A su lado aprendí a resistir los embates y las agresiones diarias –insultos, expresiones de odio y recelo, el silencio pesado, pedradas y agresiones físicas reales–, porque en cada adversidad mi abuela levantaba una muralla invisible hecha de su fe. Era su rezo constante un escudo contra las garras del régimen, contra todo lo que el demonio barbudo imponía a quienes se atrevían a amar a Dios.
Entre el aroma de café rancio y la luz vacilante de una vela –en mi niñez también hubo apagones, pero todavía quedaban velas–, mi infancia estuvo marcada por el coraje de mi abuela.
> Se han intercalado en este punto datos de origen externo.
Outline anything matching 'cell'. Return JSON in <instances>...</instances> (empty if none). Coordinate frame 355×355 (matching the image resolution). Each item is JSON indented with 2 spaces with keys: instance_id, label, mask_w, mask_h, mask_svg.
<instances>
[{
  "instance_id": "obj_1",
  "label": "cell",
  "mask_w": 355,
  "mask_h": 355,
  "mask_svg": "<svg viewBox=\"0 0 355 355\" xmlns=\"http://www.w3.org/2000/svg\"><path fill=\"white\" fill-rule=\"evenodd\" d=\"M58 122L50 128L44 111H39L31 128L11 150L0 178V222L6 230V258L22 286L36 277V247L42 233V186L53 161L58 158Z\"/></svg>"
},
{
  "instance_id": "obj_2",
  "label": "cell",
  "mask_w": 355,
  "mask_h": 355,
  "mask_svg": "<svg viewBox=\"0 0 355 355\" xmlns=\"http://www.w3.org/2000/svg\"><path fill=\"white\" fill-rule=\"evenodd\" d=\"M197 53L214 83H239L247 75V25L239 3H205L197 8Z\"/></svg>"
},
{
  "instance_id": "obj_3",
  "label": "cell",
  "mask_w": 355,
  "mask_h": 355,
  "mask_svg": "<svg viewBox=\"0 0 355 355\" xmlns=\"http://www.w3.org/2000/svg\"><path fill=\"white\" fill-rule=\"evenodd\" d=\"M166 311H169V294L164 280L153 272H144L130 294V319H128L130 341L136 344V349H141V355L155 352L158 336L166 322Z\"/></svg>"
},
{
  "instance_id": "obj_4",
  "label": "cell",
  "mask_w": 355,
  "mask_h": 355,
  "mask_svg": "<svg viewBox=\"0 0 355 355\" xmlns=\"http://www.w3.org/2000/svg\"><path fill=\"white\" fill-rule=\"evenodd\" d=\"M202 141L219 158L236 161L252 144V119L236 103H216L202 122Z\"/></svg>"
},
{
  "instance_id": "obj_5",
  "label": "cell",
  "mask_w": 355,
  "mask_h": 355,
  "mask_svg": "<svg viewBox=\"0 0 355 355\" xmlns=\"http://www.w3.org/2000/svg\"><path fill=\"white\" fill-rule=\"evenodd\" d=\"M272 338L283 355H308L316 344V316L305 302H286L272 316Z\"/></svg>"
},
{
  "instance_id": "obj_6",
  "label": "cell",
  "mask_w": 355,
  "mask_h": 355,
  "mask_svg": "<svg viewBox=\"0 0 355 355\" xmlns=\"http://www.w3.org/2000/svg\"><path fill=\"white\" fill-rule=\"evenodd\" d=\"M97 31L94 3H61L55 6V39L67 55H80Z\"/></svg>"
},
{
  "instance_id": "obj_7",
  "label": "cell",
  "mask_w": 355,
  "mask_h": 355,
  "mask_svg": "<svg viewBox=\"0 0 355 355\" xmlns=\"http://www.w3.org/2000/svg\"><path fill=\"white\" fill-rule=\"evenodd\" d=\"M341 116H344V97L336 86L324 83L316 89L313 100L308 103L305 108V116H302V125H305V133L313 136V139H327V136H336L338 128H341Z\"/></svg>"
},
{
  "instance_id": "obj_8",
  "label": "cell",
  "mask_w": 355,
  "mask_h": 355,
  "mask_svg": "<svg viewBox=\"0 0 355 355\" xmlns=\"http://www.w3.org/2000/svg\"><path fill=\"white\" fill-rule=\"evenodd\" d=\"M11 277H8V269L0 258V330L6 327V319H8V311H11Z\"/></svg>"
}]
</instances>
Si el Papa León XIV entendió el poder de una abuela, yo lo viví: porque en cada oración suya florecía la esperanza; el miedo, por un instante, se disipaba.
Si hoy las abuelas cubanas, aquellas que alguna vez fueron niñas de rodillas en la penumbra de una iglesia vigilada, se regalaran más tiempo para el rezo, si se esforzaran con delicadeza en borrar de sus labios la palabra áspera que la costumbre repite, para rescatar la ternura antigua de la palabra Dios, una brizna de esperanza renacería en medio de tanta sequía espiritual.
En la Cuba actual, la desesperanza se filtra en el habla, las palabras que antes tejían bendiciones ahora arrastran la inercia y la ira de los días difíciles. El lenguaje, como la fe, es refugio y frontera; cuando se pierde la costumbre de rezar, también se apagan las pequeñas luces que sostienen el espíritu de la civilización. La palabra rota o borrada no es solo una ausencia: es una herida abierta en la memoria.
Imagino a esas abuelas, marcadas de dolor, decidiendo –pese a las sombras, pese a las palabras duras impuestas por la desidia o la rabia– volver a alumbrar el hilo de la plegaria. Limpien su voz y, en vez de la palabra que hiere, retomen el susurro escondido de la voz que consuela, que invoca lo invisible. Que el rezo vuelva a ser su escudo, su puente, su acto de resistencia.
Quizá, en ese pequeño acto de recuperar el lenguaje sagrado, algo sagrado se mueva en el alma de un pueblo. Porque si una abuela reza, el infierno tiembla—y si muchas abuelas rezan, hasta la desesperanza más tenaz encuentra grietas por donde pueda filtrarse la luz.